# [WHAT THE TASK ASKS]
Render all of the records below as a JSON list of strings with one string per line, omitting blank lines and leaving the pictures out.

# [STORED ROWS]

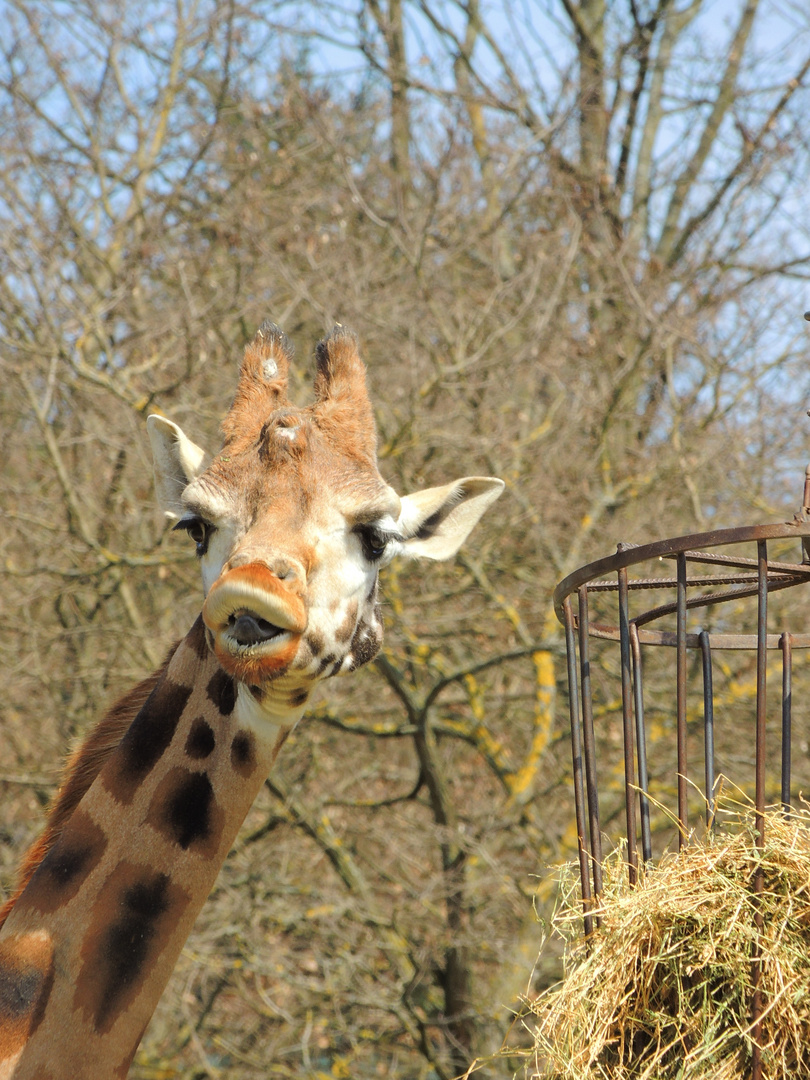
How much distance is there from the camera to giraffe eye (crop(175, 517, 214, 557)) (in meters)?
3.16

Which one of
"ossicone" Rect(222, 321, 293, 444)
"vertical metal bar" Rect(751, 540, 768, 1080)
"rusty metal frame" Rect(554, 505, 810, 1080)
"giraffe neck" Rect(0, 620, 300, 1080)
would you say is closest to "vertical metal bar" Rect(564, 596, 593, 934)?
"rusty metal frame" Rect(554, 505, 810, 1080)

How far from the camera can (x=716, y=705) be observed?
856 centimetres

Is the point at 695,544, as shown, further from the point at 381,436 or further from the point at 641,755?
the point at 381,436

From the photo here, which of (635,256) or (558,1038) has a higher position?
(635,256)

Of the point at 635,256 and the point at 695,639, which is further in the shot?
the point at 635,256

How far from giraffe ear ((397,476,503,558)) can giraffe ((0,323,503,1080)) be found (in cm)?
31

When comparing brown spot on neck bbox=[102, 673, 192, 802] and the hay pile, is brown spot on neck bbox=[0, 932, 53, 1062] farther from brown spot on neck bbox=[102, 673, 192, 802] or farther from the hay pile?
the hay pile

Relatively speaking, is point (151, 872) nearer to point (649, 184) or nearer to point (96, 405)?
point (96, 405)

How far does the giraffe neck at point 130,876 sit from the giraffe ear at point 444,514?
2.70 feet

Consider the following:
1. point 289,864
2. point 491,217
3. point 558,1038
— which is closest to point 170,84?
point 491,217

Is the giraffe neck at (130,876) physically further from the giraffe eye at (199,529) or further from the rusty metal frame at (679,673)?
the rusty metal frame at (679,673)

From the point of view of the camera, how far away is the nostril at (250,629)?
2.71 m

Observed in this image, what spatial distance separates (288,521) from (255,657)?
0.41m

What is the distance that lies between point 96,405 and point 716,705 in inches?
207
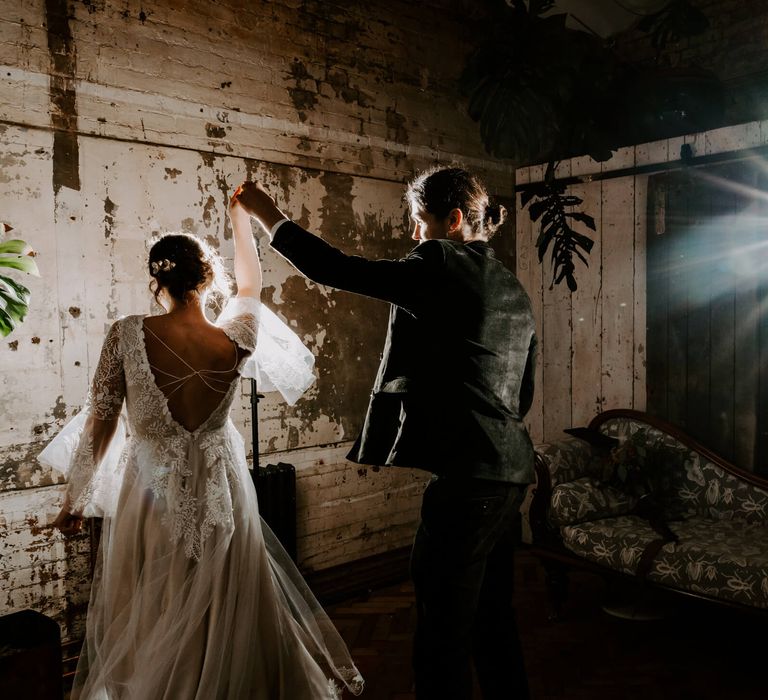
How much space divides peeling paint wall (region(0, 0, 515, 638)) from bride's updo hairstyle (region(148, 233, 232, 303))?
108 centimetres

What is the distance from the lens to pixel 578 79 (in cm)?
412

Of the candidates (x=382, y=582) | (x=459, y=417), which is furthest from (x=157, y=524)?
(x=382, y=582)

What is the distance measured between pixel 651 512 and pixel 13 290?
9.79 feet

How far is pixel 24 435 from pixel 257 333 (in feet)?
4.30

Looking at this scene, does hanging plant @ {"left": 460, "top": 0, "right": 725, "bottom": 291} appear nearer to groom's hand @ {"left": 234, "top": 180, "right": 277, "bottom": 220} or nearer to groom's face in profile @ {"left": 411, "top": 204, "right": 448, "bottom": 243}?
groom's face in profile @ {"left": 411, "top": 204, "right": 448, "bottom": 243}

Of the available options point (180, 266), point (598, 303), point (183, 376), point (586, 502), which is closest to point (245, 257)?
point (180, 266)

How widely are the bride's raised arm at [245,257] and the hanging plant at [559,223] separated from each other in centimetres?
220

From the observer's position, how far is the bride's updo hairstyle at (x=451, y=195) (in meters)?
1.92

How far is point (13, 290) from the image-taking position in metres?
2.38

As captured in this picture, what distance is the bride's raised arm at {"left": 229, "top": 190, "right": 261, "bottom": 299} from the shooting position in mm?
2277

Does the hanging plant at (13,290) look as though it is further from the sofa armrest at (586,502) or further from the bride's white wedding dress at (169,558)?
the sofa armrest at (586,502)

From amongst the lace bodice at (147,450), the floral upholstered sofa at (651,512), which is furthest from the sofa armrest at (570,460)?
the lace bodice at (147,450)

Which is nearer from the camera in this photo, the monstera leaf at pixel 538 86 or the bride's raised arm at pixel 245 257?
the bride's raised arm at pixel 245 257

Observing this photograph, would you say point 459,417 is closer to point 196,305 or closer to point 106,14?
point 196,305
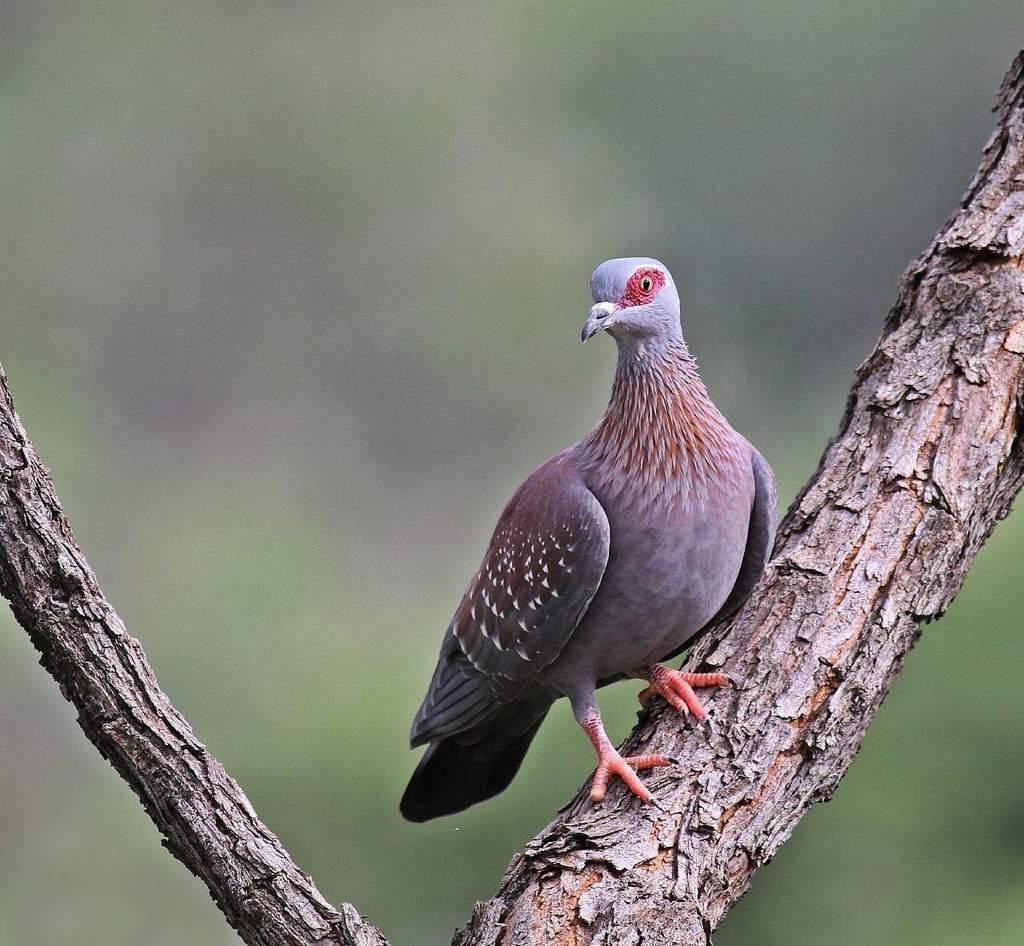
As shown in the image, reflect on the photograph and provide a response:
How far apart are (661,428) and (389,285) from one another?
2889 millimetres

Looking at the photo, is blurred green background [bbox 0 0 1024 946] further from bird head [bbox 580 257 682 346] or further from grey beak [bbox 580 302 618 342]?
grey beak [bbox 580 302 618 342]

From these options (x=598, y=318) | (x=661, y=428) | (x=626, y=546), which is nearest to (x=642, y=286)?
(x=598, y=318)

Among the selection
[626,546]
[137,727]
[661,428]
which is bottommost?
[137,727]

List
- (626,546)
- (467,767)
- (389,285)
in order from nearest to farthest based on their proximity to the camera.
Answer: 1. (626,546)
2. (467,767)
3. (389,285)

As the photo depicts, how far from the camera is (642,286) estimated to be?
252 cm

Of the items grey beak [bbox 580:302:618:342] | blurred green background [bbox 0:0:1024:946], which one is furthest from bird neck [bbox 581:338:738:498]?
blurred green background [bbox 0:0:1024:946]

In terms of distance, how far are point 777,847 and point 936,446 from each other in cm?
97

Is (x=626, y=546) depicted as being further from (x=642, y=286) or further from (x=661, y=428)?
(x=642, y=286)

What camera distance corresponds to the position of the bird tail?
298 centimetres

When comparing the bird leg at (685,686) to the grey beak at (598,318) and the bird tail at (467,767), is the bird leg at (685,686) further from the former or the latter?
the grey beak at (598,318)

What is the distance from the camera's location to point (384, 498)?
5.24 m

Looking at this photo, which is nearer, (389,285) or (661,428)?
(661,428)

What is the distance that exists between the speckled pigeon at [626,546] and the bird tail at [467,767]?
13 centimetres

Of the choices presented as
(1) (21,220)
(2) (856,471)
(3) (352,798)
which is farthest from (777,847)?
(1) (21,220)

# [EXERCISE RESULT]
[
  "How much distance is there from the camera to giraffe eye (crop(175, 517, 214, 557)) (in meters)?",
  "3.16",
  "Which one of",
  "\"ossicone\" Rect(222, 321, 293, 444)",
  "\"vertical metal bar\" Rect(751, 540, 768, 1080)",
  "\"rusty metal frame\" Rect(554, 505, 810, 1080)",
  "\"giraffe neck\" Rect(0, 620, 300, 1080)",
  "would you say is closest to \"vertical metal bar\" Rect(564, 596, 593, 934)?",
  "\"rusty metal frame\" Rect(554, 505, 810, 1080)",
  "How far from the camera can (x=716, y=705) be observed?",
  "856 centimetres",
  "Is the point at 695,544, as shown, further from the point at 381,436 or further from the point at 641,755?",
  "the point at 381,436",
  "From the photo here, which of (635,256) or (558,1038) has a higher position?",
  "(635,256)",
  "Of the point at 635,256 and the point at 695,639, which is further in the shot?",
  "the point at 635,256",
  "How far from giraffe ear ((397,476,503,558)) can giraffe ((0,323,503,1080)) be found (in cm)?",
  "31",
  "When comparing brown spot on neck bbox=[102, 673, 192, 802] and the hay pile, is brown spot on neck bbox=[0, 932, 53, 1062] farther from brown spot on neck bbox=[102, 673, 192, 802] or farther from the hay pile?",
  "the hay pile",
  "Relatively speaking, is point (151, 872) nearer to point (649, 184) or nearer to point (96, 405)?",
  "point (96, 405)",
  "How far does the giraffe neck at point 130,876 sit from the giraffe ear at point 444,514?",
  "2.70 feet",
  "Consider the following:",
  "1. point 289,864",
  "2. point 491,217",
  "3. point 558,1038",
  "— which is closest to point 170,84?",
  "point 491,217",
  "Is the giraffe neck at (130,876) physically further from the giraffe eye at (199,529) or further from the rusty metal frame at (679,673)?",
  "the rusty metal frame at (679,673)",
  "From the point of view of the camera, how far away is the nostril at (250,629)?",
  "2.71 m",
  "Observed in this image, what spatial distance separates (288,521) from (255,657)?",
  "0.41m",
  "What is the distance that lies between point 96,405 and point 716,705 in inches?",
  "207",
  "How much space divides peeling paint wall (region(0, 0, 515, 638)) from bride's updo hairstyle (region(148, 233, 232, 303))?",
  "108 centimetres",
  "What is the distance from the lens to pixel 578 79 (in cm)?",
  "412",
  "Of the candidates (x=382, y=582) | (x=459, y=417), which is furthest from (x=157, y=524)?",
  "(x=382, y=582)",
  "What is the distance measured between pixel 651 512 and pixel 13 290?",
  "9.79 feet",
  "How far is pixel 24 435 from pixel 257 333 (in feet)?",
  "4.30",
  "Looking at this scene, does hanging plant @ {\"left\": 460, \"top\": 0, \"right\": 725, \"bottom\": 291} appear nearer to groom's hand @ {\"left\": 234, \"top\": 180, \"right\": 277, \"bottom\": 220} or nearer to groom's face in profile @ {\"left\": 411, \"top\": 204, \"right\": 448, \"bottom\": 243}?",
  "groom's face in profile @ {\"left\": 411, \"top\": 204, \"right\": 448, \"bottom\": 243}",
  "Of the available options point (180, 266), point (598, 303), point (183, 376), point (586, 502), which is closest to point (245, 257)?",
  "point (180, 266)",
  "How widely are the bride's raised arm at [245,257] and the hanging plant at [559,223] separated from each other in centimetres?",
  "220",
  "From the observer's position, how far is the bride's updo hairstyle at (x=451, y=195) (in meters)?",
  "1.92",
  "How far is point (13, 290) from the image-taking position in metres?",
  "2.38",
  "As captured in this picture, what distance is the bride's raised arm at {\"left\": 229, \"top\": 190, \"right\": 261, \"bottom\": 299} from the shooting position in mm?",
  "2277",
  "Does the hanging plant at (13,290) look as though it is further from the sofa armrest at (586,502) or further from the bride's white wedding dress at (169,558)?",
  "the sofa armrest at (586,502)",
  "From amongst the lace bodice at (147,450), the floral upholstered sofa at (651,512), which is furthest from the sofa armrest at (570,460)?",
  "the lace bodice at (147,450)",
  "Which is nearer from the camera in this photo, the monstera leaf at pixel 538 86 or the bride's raised arm at pixel 245 257?",
  "the bride's raised arm at pixel 245 257",
  "Observing this photograph, would you say point 459,417 is closer to point 196,305 or closer to point 106,14?",
  "point 196,305",
  "As shown in the image, reflect on the photograph and provide a response:",
  "How far apart are (661,428) and (389,285) from one another?",
  "2889 millimetres",
  "Looking at the photo, is blurred green background [bbox 0 0 1024 946] further from bird head [bbox 580 257 682 346] or further from grey beak [bbox 580 302 618 342]?",
  "grey beak [bbox 580 302 618 342]",
  "From these options (x=598, y=318) | (x=661, y=428) | (x=626, y=546), which is nearest to (x=642, y=286)?",
  "(x=598, y=318)",
  "Among the selection",
  "[626,546]",
  "[137,727]",
  "[661,428]",
  "which is bottommost?",
  "[137,727]",
  "List",
  "- (626,546)",
  "- (467,767)",
  "- (389,285)",
  "in order from nearest to farthest based on their proximity to the camera.",
  "Answer: 1. (626,546)",
  "2. (467,767)",
  "3. (389,285)",
  "As the photo depicts, how far from the camera is (642,286) estimated to be?",
  "252 cm",
  "Of the items grey beak [bbox 580:302:618:342] | blurred green background [bbox 0:0:1024:946], which one is furthest from bird neck [bbox 581:338:738:498]?",
  "blurred green background [bbox 0:0:1024:946]",
  "In terms of distance, how far are point 777,847 and point 936,446 from each other in cm?",
  "97",
  "Is (x=626, y=546) depicted as being further from (x=642, y=286) or further from (x=661, y=428)?",
  "(x=642, y=286)",
  "What camera distance corresponds to the position of the bird tail?",
  "298 centimetres",
  "When comparing the bird leg at (685,686) to the grey beak at (598,318) and the bird tail at (467,767), is the bird leg at (685,686) further from the former or the latter?",
  "the grey beak at (598,318)",
  "What is the distance from the camera's location to point (384, 498)?",
  "5.24 m",
  "Looking at this photo, which is nearer, (389,285) or (661,428)?",
  "(661,428)",
  "What is the distance that exists between the speckled pigeon at [626,546] and the bird tail at [467,767]?",
  "13 centimetres",
  "Of the choices presented as",
  "(1) (21,220)",
  "(2) (856,471)",
  "(3) (352,798)",
  "which is farthest from (777,847)?",
  "(1) (21,220)"
]